Electric Daddyland Review

Fathers and sons, death and remembrance, searching and loss, art and reflection, technology and impermanence, meditation and sonic drift, vibrations that ripple into the void.

The North Carolina-based songwriter and guitarist Morgan Geer lost his father this past year. Geer, (a sometimes member of always-weird-America outfit Freakwater) who performs and records under the name Drunken Prayer, pays a kind of haunting and spaced-out tribute to his dad this Father’s Day with the release of “Electric Daddyland,” an atmospheric bluesy death-raga collage that repurposes and sets to music numerous voicemail messages that Geer’s father left for him on his phone as he declined due to Parkinson’s Disease.

 

“I’m trying to find you, Morgan,” his father says, his voice weakened, but chipper. The words become a refrain, taking a mundane message and slowly morphing its meaning into something more existential and profound, with the suggestion of linkages beyond the body and ties that hold and reverberate beyond the limits of our biological life. The passage of time, and our airy and ethereal connections to one another percolate through the drone and shine of Geer’s guitar, as it gently descends and climbs on its cyclical path, with flickering effects and hypnotic reverberations. Harmonica and childlike voices come in, hinting at a multi-generational continuum and sing-along fellow feeling.

Geer’s dad was something of a “swashbuckler,” according to the songwriter. An Alabama idealist with mystic leanings, he marched with Martin Luther King Jr in the early ‘60s, and eventually made his way out to San Francisco embracing the emerging hippie consciousness, joining a cult in Oregon before eventually going on to study acupuncture and traditional medicine in China. He climbed Mount Kilimanjaro in Africa, grew mushrooms in California, and had ties to the teachings of the Armenian/Greek/Russian spiritual philosopher G.I. Gurdjieff.

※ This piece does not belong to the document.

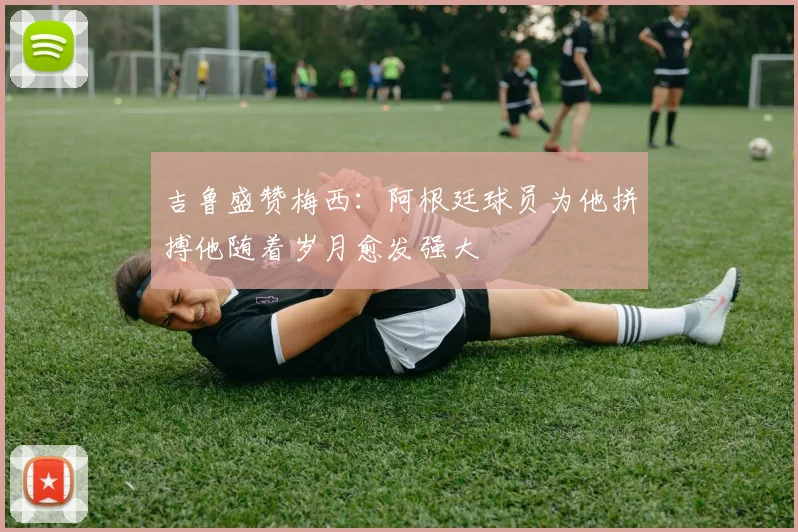 吉鲁盛赞梅西：阿根廷球员为他拼搏他随着岁月愈发强大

With slide guitar, organ, and collaged layers of voice, the end result is a brooding but mellow cinematic outing that evokes the ominous feedback-and-driftwood aesthetic of Neil Young’s Dead Man soundtrack. The accompanying video, with its vast expanses of the American West and the dreamy lull of graffitied boxcars, boxcars, boxcars, gyrating skeletal Statue of Liberty bobble-head figures, and flickering reflections presents a visual analog to the music. There’s something Whitmanesque about it all: the particle subsumed into the cosmic swirl, the ineffable communion of souls, the beautiful, crass open road. “Electric Daddyland” is like a film score for a road movie of the mind, one about memory and the passage of time, the slow erosion of self into the big slop of overarching nothingness. This is music that could have emerged from a highly blissed-out biker bar or at a swampy ashram. Or maybe something tape manipulators like Steve Reich or Alvin Lucier would have done in a more sentimental mood.

“This is both a family heirloom and something I’m expecting people to listen to on Spotify, or for a yoga session,” says Geer of the dual nature of this project, which is a departure from the sturdy, melodic, wry and deep songs that he crafted for 2020’s Cordelia Elsewhere, which were meditations on home and displacement in the Trump era.

Geer’s father was mostly not a part of his life until the songwriter turned 17, and so that loose and spotty long-distance connection characterized their relationship. Though they remained close and in touch over the course of the last 30 years.

“It made his death a little easier, in that I’ve been dealing with his absence my whole life,” says Geer.

Relationships are always a two-way street, though. And Geer highlights the fact that the voice messages from his father used in this project were essentially records of times Geer himself didn’t pick up for one reason or another.

“Looking back on it, I’m still particularly moved when I realize these are the calls I didn’t answer, and there’s a lot of them.”

For many of us, the thought of listening for hours on end to the voice of a recently deceased loved one, might be a little too heavy to contemplate during the grieving process, but Geer says the experience, rather than just highlighting the loss, almost constituted a kind of presence.

“It was really surreal. I spent weeks with headphones and just his voice,” says Geer. “Hearing this voice, over and over saying ‘I’m trying to find you,’ It didn’t take long for me to feel that he was truly in my head.”

It’s hard not to get a little choked up when you hear Geer’s dad sign off towards the end of this 16-minute excursion with “Ok, love to everyone, bye-bye.”